## Exercise material:
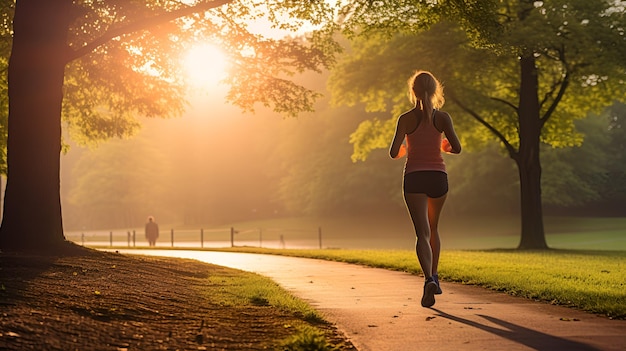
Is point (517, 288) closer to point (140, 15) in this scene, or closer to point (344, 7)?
point (344, 7)

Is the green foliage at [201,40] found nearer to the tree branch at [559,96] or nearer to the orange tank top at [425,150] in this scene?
the orange tank top at [425,150]

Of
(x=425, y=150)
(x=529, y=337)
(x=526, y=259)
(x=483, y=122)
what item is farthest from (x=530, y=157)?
(x=529, y=337)

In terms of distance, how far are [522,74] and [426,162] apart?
19.2 meters

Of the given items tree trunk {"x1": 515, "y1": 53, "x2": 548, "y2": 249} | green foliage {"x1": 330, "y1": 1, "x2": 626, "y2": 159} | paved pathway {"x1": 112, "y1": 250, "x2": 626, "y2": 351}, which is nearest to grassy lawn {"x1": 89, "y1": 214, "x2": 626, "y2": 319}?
paved pathway {"x1": 112, "y1": 250, "x2": 626, "y2": 351}

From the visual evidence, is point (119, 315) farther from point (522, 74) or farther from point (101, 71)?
point (522, 74)

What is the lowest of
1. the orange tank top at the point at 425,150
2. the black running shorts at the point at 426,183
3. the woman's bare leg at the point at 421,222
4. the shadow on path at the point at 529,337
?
the shadow on path at the point at 529,337

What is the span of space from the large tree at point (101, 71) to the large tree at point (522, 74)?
5.15 meters

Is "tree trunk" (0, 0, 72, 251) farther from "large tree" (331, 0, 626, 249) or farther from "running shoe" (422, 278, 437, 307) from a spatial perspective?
"large tree" (331, 0, 626, 249)

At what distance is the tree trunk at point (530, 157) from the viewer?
25.4 m

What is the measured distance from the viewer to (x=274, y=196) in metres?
79.6

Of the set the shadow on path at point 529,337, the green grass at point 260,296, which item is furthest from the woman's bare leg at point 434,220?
the green grass at point 260,296

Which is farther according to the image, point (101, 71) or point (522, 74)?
point (522, 74)

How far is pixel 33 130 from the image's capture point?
1220cm

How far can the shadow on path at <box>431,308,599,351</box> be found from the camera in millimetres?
5477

## Task instructions:
Format the stretch from the line containing "At what distance" through the end of the items as a Markdown table with the columns Row and Line, numbering each row and omitting blank lines.

## Exercise response:
| Row | Line |
|---|---|
| 1 | At what distance is the tree trunk at point (530, 157) from the viewer? |
| 2 | 25.4 m |
| 3 | What is the measured distance from the viewer to (x=274, y=196) in metres? |
| 4 | 79.6 |
| 5 | Of the set the shadow on path at point 529,337, the green grass at point 260,296, which item is furthest from the woman's bare leg at point 434,220? |
| 6 | the green grass at point 260,296 |
| 7 | Which is farther according to the image, point (101, 71) or point (522, 74)? |
| 8 | point (522, 74) |
| 9 | How far is pixel 33 130 from the image's capture point? |
| 10 | 1220cm |
| 11 | How far can the shadow on path at <box>431,308,599,351</box> be found from the camera in millimetres? |
| 12 | 5477 |